No coal, no natural gas, Schwantes said Wednesday in his talk, called “Alternative Energy Outlook,” given to 50 lunchtime attendees.
The roundtable, which formed in 2002, meets every second Wednesday at the Strater Hotel. It brings together people and businesses interested in environmental issues.
Schwantes later expanded on the topic with additional statistics, focusing on advances by the solar industry.
Since 2006, businesses and individuals in the LPEA service area, basically La Plata and Archuleta counties, have installed 441 solar systems, Schwantes said.
Sixteen systems were installed in 2006. The peak year was 2010 with 96. So far this year, 67 solar systems have been put in place.
The cost of a 4.5-kilowatt system has dropped from $45,000 in 2006 to $18,000 today, with the corresponding cost per watt falling from $10 to $4, Schwantes said.
LPEA, one of 44 electric cooperatives that purchase power from Denver-based Tri-State Generation and Transmission, is nearing the 5 percent limit on power it can purchase from local, nontraditional sources. The limit is placed by Tri-State, and LPEA would like an increase in the limit.

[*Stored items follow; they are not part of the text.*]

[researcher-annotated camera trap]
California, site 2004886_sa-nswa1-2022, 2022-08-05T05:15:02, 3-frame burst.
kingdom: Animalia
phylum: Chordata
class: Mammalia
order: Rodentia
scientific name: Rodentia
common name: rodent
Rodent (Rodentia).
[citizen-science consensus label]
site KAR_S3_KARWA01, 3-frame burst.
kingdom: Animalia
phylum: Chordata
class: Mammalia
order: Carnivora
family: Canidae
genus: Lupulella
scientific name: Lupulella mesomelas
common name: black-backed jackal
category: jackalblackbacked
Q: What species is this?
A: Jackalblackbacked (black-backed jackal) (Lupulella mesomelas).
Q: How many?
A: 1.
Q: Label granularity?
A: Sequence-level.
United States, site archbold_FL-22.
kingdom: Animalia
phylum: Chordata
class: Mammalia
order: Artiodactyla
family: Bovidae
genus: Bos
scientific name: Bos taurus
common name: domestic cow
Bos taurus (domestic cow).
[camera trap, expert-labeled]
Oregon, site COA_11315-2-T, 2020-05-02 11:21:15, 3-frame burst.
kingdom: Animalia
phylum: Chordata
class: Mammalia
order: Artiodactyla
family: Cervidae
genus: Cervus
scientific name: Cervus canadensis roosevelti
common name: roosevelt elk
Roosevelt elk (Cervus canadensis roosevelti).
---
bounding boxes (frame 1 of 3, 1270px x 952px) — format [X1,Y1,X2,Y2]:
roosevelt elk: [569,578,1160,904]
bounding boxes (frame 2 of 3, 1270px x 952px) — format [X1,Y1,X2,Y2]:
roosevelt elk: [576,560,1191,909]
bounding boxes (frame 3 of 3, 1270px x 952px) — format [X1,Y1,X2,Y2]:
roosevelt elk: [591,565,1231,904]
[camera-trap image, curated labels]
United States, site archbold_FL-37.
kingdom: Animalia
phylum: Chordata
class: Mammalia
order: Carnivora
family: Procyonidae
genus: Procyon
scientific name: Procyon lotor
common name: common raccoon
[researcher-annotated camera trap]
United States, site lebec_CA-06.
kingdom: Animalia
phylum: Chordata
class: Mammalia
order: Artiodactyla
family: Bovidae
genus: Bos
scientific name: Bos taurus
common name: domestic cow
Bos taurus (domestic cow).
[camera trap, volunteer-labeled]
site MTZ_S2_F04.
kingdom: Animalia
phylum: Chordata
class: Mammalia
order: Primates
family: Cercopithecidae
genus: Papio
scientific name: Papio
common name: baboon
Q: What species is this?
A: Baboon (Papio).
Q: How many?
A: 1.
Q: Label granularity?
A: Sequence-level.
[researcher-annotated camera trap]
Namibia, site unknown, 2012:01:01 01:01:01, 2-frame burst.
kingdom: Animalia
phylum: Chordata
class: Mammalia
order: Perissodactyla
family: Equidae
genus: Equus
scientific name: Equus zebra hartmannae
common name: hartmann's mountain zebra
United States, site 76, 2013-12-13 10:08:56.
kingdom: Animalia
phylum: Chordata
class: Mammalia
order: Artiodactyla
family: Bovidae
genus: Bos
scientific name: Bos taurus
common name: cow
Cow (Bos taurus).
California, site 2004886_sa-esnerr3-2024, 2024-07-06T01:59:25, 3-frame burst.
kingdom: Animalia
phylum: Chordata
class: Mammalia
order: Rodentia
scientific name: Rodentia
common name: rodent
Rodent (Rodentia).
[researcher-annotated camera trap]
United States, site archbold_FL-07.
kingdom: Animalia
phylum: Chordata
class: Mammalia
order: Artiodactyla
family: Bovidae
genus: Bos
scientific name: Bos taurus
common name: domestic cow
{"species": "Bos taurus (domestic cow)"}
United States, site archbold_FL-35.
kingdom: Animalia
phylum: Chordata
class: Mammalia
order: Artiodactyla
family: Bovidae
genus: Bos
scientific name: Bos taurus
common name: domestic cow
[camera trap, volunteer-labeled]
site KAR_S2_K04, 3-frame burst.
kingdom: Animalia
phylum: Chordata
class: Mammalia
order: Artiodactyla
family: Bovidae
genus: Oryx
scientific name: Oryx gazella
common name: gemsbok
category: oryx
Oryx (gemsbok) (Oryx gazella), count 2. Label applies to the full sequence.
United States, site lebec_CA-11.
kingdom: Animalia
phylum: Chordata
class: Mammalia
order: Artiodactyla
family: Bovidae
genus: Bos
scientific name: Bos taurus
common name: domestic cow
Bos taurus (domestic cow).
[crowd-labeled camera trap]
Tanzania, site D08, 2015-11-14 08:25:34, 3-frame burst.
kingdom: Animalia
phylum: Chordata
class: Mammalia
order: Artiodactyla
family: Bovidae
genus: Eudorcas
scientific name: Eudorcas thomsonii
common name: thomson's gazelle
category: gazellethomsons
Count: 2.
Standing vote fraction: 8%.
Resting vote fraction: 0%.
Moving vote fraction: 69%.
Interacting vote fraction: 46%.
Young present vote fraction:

LPEA gets its 5 percent of locally produced power by buying the production from a small hydroelectric plant at Lemon Reservoir, the waste heat recovered from Williams’ natural-gas operations and the excess energy produced by solar photovoltaic systems.
The Tri-State portfolio shows 19 percent of its energy comes from clean sources such as hydro, solar, wind and natural gas. Sixty percent is from coal, and the other 21 percent of purchased power contains some coal.
The LPEA board has set a goal for locally generated power of 20 percent by 2020, Schwantes said.
Among the bright spots Schwantes highlighted in the alternative-energy outlook:
The continuing effort of a Pagosa Springs entrepreneur to burn biomass from forest waste to produce electricity.
The growing number of households and businesses installing solar arrays connected to the LPEA grid to cut their electric bill or perhaps sell their surplus to the cooperative.
The community solar garden project approved by the LPEA board in September. Small users and people who can’t accommodate a roof-top system or have a poor home orientation can join forces to install a solar garden project.
Two interested parties already are considering creating a solar garden in their midst. They are Heartwood, a 24-unit communal-living group near Bayfield, and Twin Buttes, a subdivision with a potential of as many as 600 units west of Durango.
A coalition of solar-energy proponents, formed as Solarize La Plata, has started a campaign to bring solar arrays to 100 houses in La Plata County.
Participants would get hardware at a cut rate, bargain financing and free technical help. Organized by the Four Corners Office for Resource Efficiency, the project is based on one developed by the National Renewable Energy Laboratory and the city of Portland, Ore., and chosen as a model by the U.S. Department of Energy.